Do you know what adrenochrome is? It's adrenaline with oxygen in it. You can synthesize it in a lab easily. If it had magical fountain of youth properties we would know about them already. And if Trump was truly threatening the alleged supply of children to harvest it from they could just pay off a pharma company to make it by the truckload if they really need this shit. Q takes obvious truths, like that rich pedophiles exist, and uses it as a vehicle to feed boomers and the mentally ill nonsense.


----------



## GreenJacket (Dec 6, 2020)

Nom Carver said:


> What do you think *worldwide* means?


So you agree with me then?


----------



## Jewelsmakerguy (Dec 7, 2020)

Hollywood Hulk Hogan said:


> No one denies that there's child trafficking that goes on in the world, and it's awful that it does. And some rich people are the culprit, again no one was denying that. But the extend of QAnon goes way beyond that. They took a legit thing and dialed it up to 11.
> 
> And let's be honest, here. If that shit is going on, Trump sure as hell isn't going to be stopping it.


Like it's one thing to out the pedophiles, that has to happen since pedophiles are generally shit people. But then they take it a step further and include things like actual space aliens, solar activity and the fucking Rapture into this too. Hell, there's people out there saying the fall of the pedophile rings _are _what causes the Rapture in the first place. It puzzles me how anyone would even think about the logistics of that, let alone believe that Jesus Christ is going to save the Christians all because a bunch of people who fucked little kids get sent to jail.


----------



## Nom Carver (Jan 15, 2021)

GreenJacket said:


> So you agree with me then?


No, your entire message was just listing off things that pertains to the west, not the entire world.


----------



## fuxetudeto (Jan 15, 2021)

Anyone else think Q is just a troll getting a laugh outta this?


----------



## GHTD (Jan 15, 2021)

Q is total shit and everyone who believes it knows it. It's just a tool to turn boomers into accelerationists, probably.

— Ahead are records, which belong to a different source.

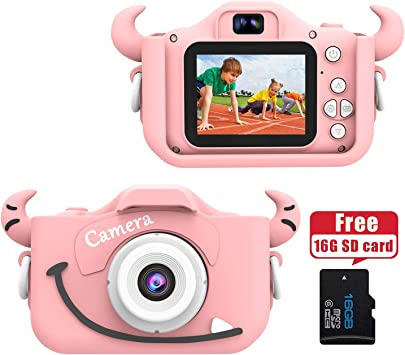 Amazon.es: Wurkkos Cámara Digital de 12.0 Megapixeles para niños ...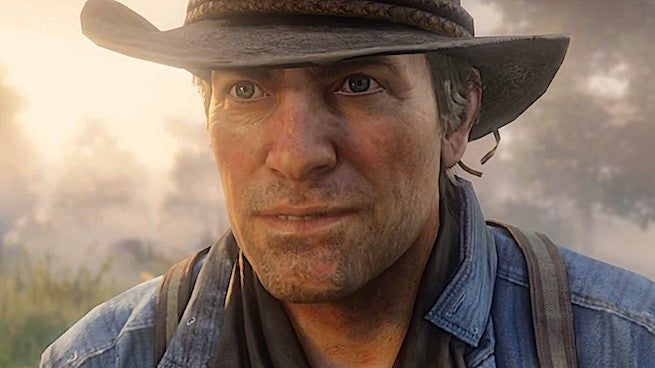 Red Dead Redemption 2' Players Keep Losing Their Hats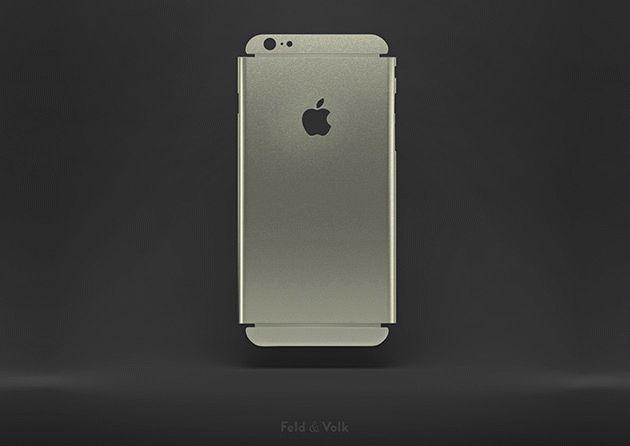insayderyi-pokazali-dizayn-novogo-iphone-6-proshlyie-maketyi-okazalis-feykom---------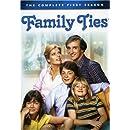 Family Ties: Season 1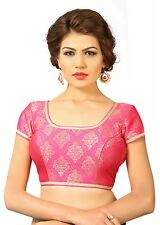 Saris and Things Pink Brocade Fancy Back Open Saree Blouse Choli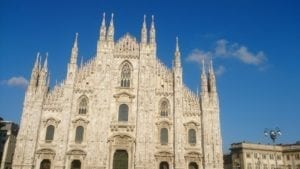 image of Duomo cathedral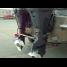 Auxiliary Motor Steering Kits 5
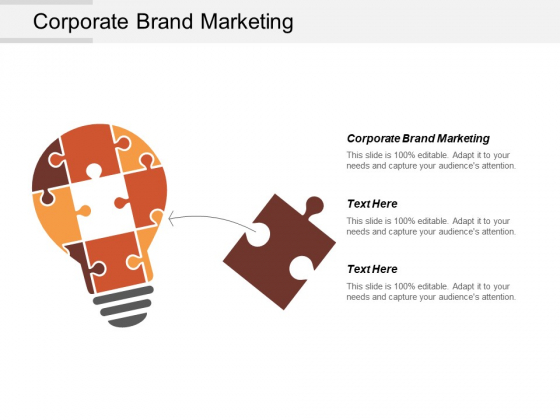 Corporate Brand Marketing Ppt PowerPoint Presentation Gallery Graphics Design Cpb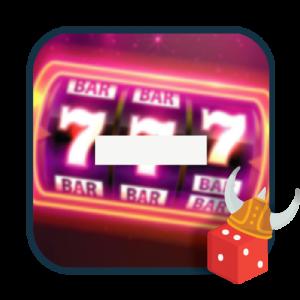 casino bonus uten innskudd ulemper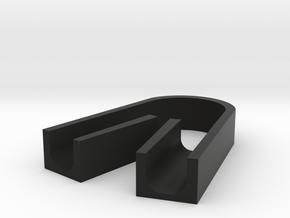 SimpleStix in Black Natural Versatile Plastic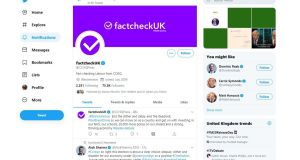 Screen grab from an official Conservative Party Twitter account. The party has faced criticism after one of its official Twitter accounts was rebranded as a fact checking service during the ITV leaders' debate. Photograph: Conservative Party/PA Wire.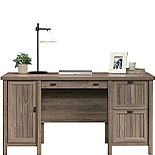Washed Walnut Office Desk with Drawers 428727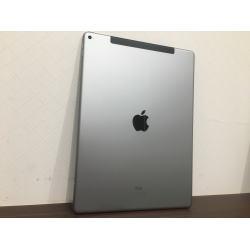 iPad Pro Wi-Fi+Cellular 128GB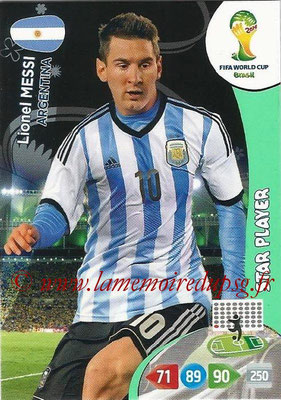 2014 - Panini FIFA World Cup Brazil Adrenalyn XL - N° 018 - Lionel MESSI (Argentine) (Star Player)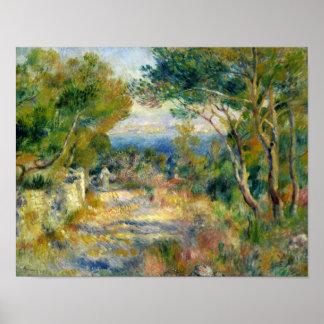 Pierre A Renoir | L'Estaque Poster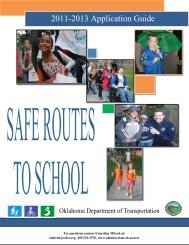 School Travel Plan - Oklahoma Department of Transportation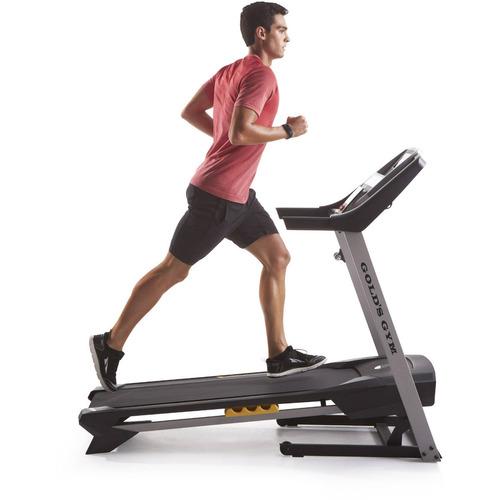 caminadora electrica gold's gym trainer 520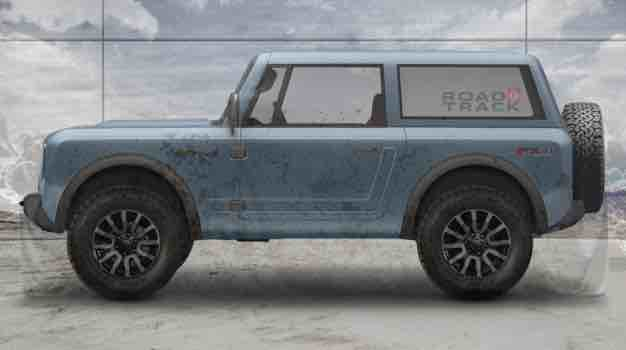 2020 Bronco Release Date, 2020 bronco spy photos, 2020 ford bronco release date, ford bronco 2020 photos, new ford bronco spy photos, news on new ford bronco, latest news on ford bronco, 2021 bronco spy photos,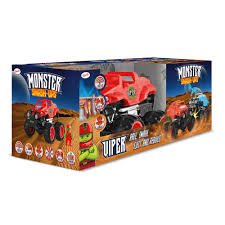 Monster Smash Ups Viper RC Monster Truck - £25.00 - Hamleys For Toys ...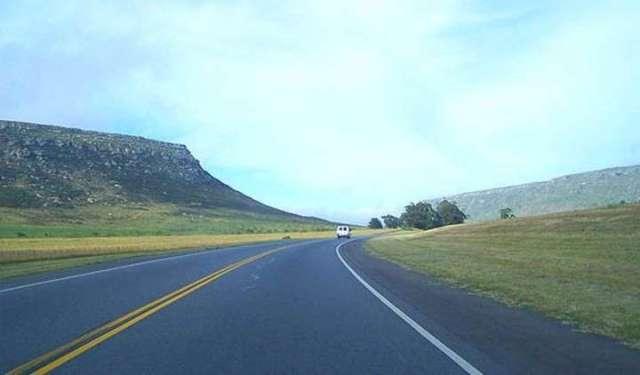 Ruta 226: una travesía, infinitos paisajes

I mean, the Capitol siege was full of Q boomers and there's no fucking doubt we're going to see some mass surveillance shit GWB could only dream about once Biden gets in. If you believe in Q, you just believe in accelerating the destruction of modern society, no doubt about it.


----------



## Jewelsmakerguy (Jan 15, 2021)

GHTD said:


> Q is total shit and everyone who believes it knows it. It's just a tool to turn boomers into accelerationists, probably.
> 
> I mean, the Capitol siege was full of Q boomers and there's no fucking doubt we're going to see some mass surveillance shit GWB could only dream about once Biden gets in. If you believe in Q, you just believe in accelerating the destruction of modern society, no doubt about it.

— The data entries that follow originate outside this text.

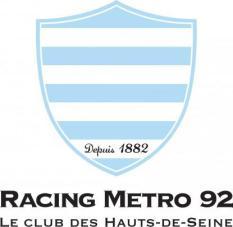 376_logo_racing_metro92.jpg,auto,630,405,90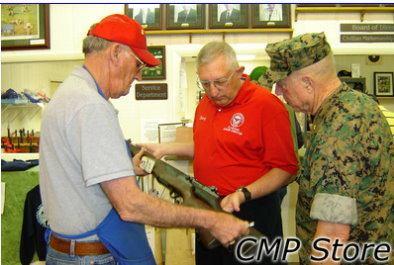 Buying M1 Garands from the US Government – CMP – Civilian Marksmanship Program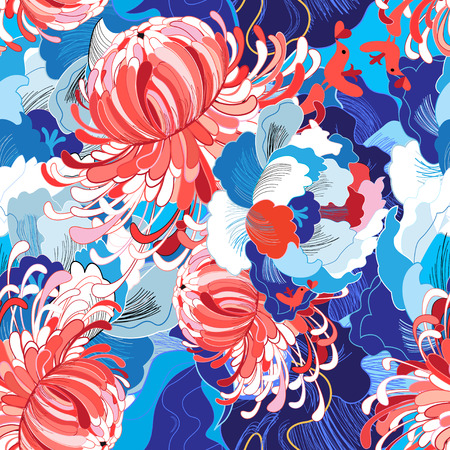 Seamless bright summer pattern with different flowers blue and red Çizim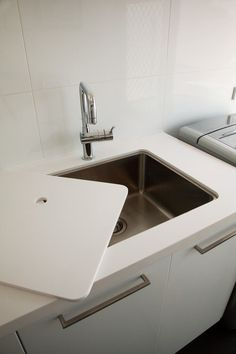 Utility Sink With Cover : ... Laundry Sinks on Pinterest Utility Sink, Laundry and Laundry Rooms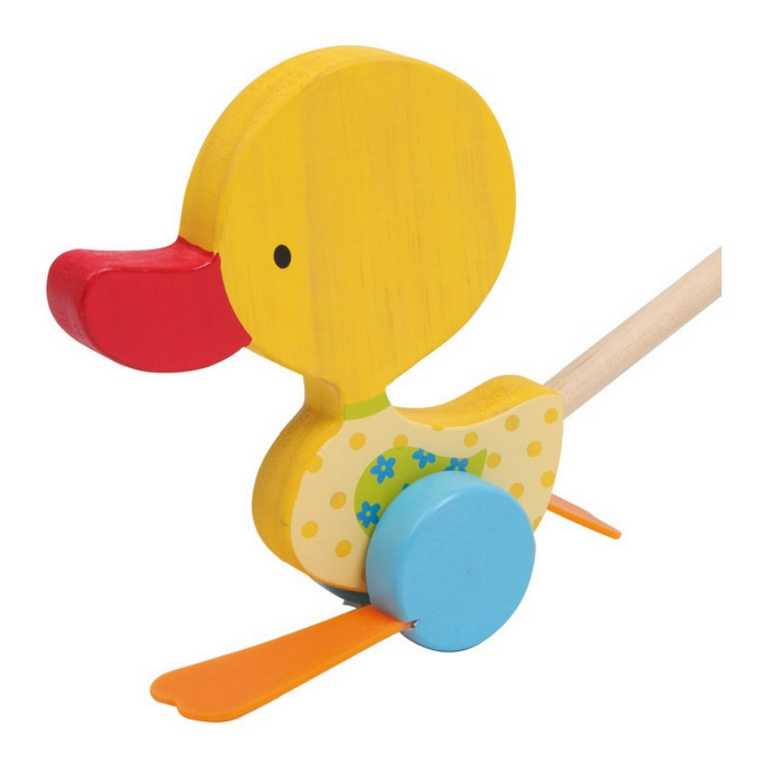 Tahací hračky - Kolébává kachna Tine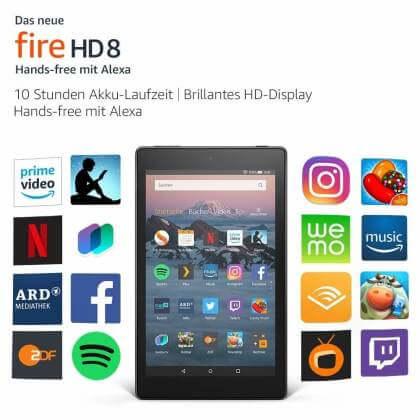 Amazon Fire HD 8 (2018)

I dunno, /pol/'s been getting more and more zoomer-y lately and I've been getting the hint that most of them are starting to unironically believe in Q. But this is /pol/, so I honestly don't know.


----------



## Nom Carver (Jan 15, 2021)

GHTD said:


> Q is total shit and everyone who believes it knows it. It's just a tool to turn boomers into accelerationists, probably.
> 
> I mean, the Capitol siege was full of Q boomers and there's no fucking doubt we're going to see some mass surveillance shit GWB could only dream about once Biden gets in. If you believe in Q, you just believe in accelerating the destruction of modern society, no doubt about it.


I don't think you understand how cult mentality works.


----------



## GHTD (Jan 15, 2021)

Nom Carver said:


> I don't think you understand how cult mentality works.



I.... kinda said it was a cult, didn't I? 

It's a cult to turn boomers into accelerationists, as it was originally fueled by /pol/ as a shitpost that got out of hand. /pol/ is generally accelerationist, therefore when these boomers trust the plan, they're rushing to get new draconian shit installed because they can't shut their mouths about something the rest of us find total lunacy.


----------



## No. 7 cat (Jan 15, 2021)

Marc Dutroux's career was just one example of how well connected men can traffic in depravity. The investigation seemed to result in a few low levels get jail time, and the various politicians and judges escaped any penalty. 

QAnon is now full of mixed cringe, but I bet a lot of perv politicians and bureaucrats were annoyed by too much emphasis on pedos in high places. Perhaps anything of worth gets mixed in with nonsense.


----------



## Meat Target (Jan 15, 2021)

UnimportantFarmer said:


> QAnon is now full of mixed cringe, but I bet a lot of perv politicians and bureaucrats were annoyed by too much emphasis on pedos in high places. Perhaps anything of worth gets mixed in with nonsense.


The MSM's hysterical obsession with QAnon, in proportion to how many Right-wingers actually believe it, is classic Streisand Effect. Q or no Q, the Left wouldn't be this freaked out about it if they had nothing to hide.




Confession time: I don't believe in it, but the vindictive side of me doesn't want Qoomers to stop, just for the sake of making the Left squirm and putting them on their back foot.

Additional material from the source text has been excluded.